(Selected passage):

START

Why California’s high-speed rail project is an even greater waste of federal tax dollars.
21 March 2012

The national media have devoted plenty of skeptical attention to California’s bullet-train boondoggle—from
- the ballooning cost of the California High-Speed Rail Authority project
- to its shoddy management
- to the baffling decision to build the first segment in the lightly populated Central Valley.

But the press has yet to focus on a crucial fact: the bullet train isn’t just some quirky Left Coast fiasco; it’s also a grotesque waste of federal money. The project serves as a powerful reminder of the Obama administration’s mishandling of the $787 billion stimulus that Congress passed in February 2009 with solemn assurances of prudence and accountability. The bullet-train project, in fact, can be thought of as “Solyndra times seven”—that’s how far its costs outstrip those of the much-touted Bay Area solar panel manufacturer that burned through $528 million in federal loans before declaring bankruptcy and folding last September.

In California, the federal government is committed to spending $3.5 billion—with most of those dollars coming from the 2009 stimulus—for a project whose problems are glaring. State officials are trying to remake the bullet train on the fly, promising at a legislative hearing in Silicon Valley to implement changes that would bring down the cost and speed up construction. But none of those changes alters the fact that the bullet-train project appears clearly to violate federal regulations governing stimulus spending on transportation.

The rules, published in the Federal Register on June 23, 2009, require that applications for stimulus funds to build high-speed rail projects would be approved only after “rigorous analysis,” factoring in a careful examination of the proposed project’s “financial plan (capital and operating),” “reasonableness of financial estimates,” and “quality of planning process.” Grant recipients would make regular progress reports, corroborated by Federal Railroad Administration audits. Even the most cursory analysis shows that the California bullet train falls far short of compliance with the rules.

State auditors, the University of California’s Institute for Transportation, and an ad hoc peer-review committee appointed by the legislature all lambasted the project’s financial plan as incomplete, overly ambitious, and based on unverifiable numbers.

In January, the peer-review group issued its assessment: “We cannot overemphasize the fact that moving ahead on the HSR project without credible sources of adequate funding, without a definitive business model, without a strategy to maximize the independent utility and value to the state, and without the appropriate management resources, represents an immense financial risk on the part of the state of California.” The peer review followed a damning analysis published in November by the state’s nonpartisan Legislative Analyst’s Office, perhaps the most respected agency in Sacramento, which concluded that rail officials had yet to address how to fund the (at least) $98-billion-system linking Los Angeles and San Francisco.

END

(Task list):
1. According to the passage on California's high-speed rail project, how much in federal loans did the Bay Area solar panel manufacturer burn through before declaring bankruptcy?
2. Rewrite the records from the line containing "Upon observation, is" through the line containing "1612 inches", inclusive, replacing "wooden picnic table" with "wooden bench" and leaving everything else unchanged.
The passage above has no connection to the records that follow it.

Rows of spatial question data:
START

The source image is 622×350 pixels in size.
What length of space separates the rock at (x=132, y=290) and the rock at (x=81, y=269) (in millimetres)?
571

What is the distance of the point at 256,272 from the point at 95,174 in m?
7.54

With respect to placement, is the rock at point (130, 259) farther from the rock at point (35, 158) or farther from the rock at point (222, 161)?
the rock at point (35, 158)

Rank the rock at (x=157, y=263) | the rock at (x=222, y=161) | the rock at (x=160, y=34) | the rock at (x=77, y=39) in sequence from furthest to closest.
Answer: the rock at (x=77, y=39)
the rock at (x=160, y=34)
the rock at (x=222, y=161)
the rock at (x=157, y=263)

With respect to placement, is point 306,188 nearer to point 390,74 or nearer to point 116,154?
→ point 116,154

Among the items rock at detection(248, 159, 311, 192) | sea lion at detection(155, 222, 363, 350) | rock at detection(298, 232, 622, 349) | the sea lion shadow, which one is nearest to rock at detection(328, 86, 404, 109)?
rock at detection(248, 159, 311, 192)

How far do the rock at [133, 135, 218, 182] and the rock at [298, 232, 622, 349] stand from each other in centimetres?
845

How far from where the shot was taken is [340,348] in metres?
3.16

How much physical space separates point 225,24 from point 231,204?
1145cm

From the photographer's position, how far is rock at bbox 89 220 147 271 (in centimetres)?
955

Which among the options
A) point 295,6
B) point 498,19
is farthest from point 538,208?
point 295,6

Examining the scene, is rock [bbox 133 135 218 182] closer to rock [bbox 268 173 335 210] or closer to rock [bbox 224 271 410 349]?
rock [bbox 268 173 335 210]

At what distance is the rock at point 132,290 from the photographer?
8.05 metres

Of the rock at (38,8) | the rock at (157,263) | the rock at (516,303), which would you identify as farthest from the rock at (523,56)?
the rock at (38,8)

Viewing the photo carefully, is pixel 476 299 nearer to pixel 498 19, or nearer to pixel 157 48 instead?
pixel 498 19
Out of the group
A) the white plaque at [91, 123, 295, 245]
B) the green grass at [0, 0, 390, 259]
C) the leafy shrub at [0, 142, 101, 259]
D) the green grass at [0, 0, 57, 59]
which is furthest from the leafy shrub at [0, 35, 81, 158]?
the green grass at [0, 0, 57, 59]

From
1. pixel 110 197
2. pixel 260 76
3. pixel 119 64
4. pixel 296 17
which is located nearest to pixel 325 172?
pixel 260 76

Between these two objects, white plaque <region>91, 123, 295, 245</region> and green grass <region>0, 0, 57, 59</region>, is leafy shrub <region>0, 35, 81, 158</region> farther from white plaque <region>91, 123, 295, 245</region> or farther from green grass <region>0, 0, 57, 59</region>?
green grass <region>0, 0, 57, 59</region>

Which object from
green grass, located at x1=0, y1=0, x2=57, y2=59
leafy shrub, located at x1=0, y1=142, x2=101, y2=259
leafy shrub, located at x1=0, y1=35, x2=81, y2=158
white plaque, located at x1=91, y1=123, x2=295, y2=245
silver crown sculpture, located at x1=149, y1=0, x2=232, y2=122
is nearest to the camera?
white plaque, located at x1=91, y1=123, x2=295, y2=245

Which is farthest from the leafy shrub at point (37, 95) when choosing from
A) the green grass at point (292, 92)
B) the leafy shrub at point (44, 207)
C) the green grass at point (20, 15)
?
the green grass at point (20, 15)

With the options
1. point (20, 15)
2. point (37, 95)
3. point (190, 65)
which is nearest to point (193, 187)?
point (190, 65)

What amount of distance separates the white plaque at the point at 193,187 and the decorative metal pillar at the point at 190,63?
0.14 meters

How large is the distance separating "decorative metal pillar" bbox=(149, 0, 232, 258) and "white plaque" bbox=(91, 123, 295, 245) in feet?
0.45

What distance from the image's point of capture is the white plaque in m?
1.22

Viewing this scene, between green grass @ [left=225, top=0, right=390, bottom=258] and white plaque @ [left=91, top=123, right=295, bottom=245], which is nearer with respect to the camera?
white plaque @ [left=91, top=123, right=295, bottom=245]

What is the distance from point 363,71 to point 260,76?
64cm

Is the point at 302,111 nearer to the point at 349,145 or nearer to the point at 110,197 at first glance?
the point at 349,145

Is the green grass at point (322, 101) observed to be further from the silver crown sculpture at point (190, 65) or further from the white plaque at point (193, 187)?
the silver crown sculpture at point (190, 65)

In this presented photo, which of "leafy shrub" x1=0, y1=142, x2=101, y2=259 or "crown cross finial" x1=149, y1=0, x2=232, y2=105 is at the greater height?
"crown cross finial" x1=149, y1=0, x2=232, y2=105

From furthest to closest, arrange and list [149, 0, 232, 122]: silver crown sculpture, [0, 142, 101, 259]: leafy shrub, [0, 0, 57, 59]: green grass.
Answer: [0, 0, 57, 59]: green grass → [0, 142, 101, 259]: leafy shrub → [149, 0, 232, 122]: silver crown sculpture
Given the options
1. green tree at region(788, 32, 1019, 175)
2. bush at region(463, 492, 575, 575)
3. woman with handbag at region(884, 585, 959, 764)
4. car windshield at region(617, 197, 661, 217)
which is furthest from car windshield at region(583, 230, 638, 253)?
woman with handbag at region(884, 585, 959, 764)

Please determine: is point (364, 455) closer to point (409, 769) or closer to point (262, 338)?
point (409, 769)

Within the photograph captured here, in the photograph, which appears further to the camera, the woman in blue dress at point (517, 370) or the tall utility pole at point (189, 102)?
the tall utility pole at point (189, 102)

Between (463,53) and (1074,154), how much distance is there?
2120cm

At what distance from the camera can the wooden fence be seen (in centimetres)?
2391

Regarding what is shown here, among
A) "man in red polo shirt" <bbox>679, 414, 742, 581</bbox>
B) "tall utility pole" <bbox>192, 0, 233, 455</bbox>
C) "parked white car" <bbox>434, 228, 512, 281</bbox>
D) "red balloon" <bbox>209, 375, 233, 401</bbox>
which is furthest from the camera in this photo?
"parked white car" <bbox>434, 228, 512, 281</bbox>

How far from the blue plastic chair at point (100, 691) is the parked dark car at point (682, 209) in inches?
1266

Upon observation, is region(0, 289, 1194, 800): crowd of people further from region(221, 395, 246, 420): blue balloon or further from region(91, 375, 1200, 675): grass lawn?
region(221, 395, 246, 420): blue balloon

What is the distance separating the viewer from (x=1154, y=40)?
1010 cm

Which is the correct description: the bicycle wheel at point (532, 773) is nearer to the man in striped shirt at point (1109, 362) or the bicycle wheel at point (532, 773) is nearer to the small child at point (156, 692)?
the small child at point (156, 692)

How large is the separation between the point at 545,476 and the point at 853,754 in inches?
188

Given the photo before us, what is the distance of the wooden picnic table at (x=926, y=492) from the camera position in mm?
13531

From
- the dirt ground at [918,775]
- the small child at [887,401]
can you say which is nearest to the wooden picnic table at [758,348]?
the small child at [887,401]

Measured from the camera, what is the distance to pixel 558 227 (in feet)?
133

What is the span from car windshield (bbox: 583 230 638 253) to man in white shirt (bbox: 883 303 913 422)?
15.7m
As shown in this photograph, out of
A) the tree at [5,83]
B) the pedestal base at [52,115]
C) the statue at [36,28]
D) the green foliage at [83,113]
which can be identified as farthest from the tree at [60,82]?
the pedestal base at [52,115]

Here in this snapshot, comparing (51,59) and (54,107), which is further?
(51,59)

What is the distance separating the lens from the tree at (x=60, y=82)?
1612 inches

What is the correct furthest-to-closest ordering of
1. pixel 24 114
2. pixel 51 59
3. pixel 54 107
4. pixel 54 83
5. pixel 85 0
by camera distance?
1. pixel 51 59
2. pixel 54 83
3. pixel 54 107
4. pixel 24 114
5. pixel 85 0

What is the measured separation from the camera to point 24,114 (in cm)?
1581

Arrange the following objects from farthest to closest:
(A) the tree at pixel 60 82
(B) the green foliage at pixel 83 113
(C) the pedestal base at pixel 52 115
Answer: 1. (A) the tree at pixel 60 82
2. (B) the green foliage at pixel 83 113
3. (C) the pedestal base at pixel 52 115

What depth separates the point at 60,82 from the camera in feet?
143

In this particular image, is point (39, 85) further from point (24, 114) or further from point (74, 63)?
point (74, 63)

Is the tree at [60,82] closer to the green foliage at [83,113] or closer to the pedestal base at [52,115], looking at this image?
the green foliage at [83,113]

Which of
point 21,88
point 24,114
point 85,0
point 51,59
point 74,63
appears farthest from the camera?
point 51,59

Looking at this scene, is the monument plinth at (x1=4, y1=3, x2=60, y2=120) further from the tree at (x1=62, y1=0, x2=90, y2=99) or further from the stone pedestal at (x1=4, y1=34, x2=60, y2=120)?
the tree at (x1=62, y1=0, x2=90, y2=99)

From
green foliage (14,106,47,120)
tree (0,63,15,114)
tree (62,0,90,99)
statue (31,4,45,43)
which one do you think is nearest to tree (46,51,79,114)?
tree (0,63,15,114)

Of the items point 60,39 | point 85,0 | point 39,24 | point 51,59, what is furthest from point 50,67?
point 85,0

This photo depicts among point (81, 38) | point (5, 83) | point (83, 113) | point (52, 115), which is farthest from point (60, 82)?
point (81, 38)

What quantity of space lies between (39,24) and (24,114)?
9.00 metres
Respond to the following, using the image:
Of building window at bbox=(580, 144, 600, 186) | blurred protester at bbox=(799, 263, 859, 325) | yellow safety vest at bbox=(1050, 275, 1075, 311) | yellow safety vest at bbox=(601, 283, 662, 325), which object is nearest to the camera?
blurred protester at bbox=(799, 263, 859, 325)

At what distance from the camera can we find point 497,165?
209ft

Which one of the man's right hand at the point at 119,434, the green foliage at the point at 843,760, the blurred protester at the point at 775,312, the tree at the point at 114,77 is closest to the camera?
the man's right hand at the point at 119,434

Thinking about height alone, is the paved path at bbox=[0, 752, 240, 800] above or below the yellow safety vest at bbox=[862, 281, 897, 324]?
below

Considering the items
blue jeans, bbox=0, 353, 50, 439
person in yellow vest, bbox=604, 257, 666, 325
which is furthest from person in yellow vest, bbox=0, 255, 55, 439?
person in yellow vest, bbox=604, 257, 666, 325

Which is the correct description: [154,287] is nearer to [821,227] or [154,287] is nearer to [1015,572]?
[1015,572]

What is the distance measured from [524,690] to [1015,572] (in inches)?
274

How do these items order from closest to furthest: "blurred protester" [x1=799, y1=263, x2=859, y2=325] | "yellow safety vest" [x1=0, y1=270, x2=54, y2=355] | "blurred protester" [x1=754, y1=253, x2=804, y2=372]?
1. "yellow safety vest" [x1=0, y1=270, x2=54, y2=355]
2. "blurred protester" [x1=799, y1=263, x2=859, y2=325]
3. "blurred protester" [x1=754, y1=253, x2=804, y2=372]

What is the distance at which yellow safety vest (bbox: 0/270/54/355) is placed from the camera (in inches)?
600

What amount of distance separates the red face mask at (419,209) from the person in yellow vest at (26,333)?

END

(Results for each task):
1. $528 million

2.
Upon observation, is region(0, 289, 1194, 800): crowd of people further from region(221, 395, 246, 420): blue balloon or further from region(91, 375, 1200, 675): grass lawn?
region(221, 395, 246, 420): blue balloon

What is the distance separating the viewer from (x=1154, y=40)?
1010 cm

Which is the correct description: the bicycle wheel at point (532, 773) is nearer to the man in striped shirt at point (1109, 362) or the bicycle wheel at point (532, 773) is nearer to the small child at point (156, 692)?
the small child at point (156, 692)

How large is the separation between the point at 545,476 and the point at 853,754 in inches?
188

Given the photo before us, what is the distance of the wooden bench at (x=926, y=492) from the camera position in mm?
13531

From
- the dirt ground at [918,775]
- the small child at [887,401]
can you say which is nearest to the wooden bench at [758,348]?
the small child at [887,401]

Measured from the camera, what is the distance to pixel 558 227 (in feet)?
133

What is the span from car windshield (bbox: 583 230 638 253) to man in white shirt (bbox: 883 303 913 422)?
15.7m
As shown in this photograph, out of
A) the tree at [5,83]
B) the pedestal base at [52,115]
C) the statue at [36,28]
D) the green foliage at [83,113]
which can be identified as farthest from the tree at [60,82]?
the pedestal base at [52,115]

Here in this snapshot, comparing (51,59) and (54,107), which is further?
(51,59)

What is the distance separating the lens from the tree at (x=60, y=82)?
1612 inches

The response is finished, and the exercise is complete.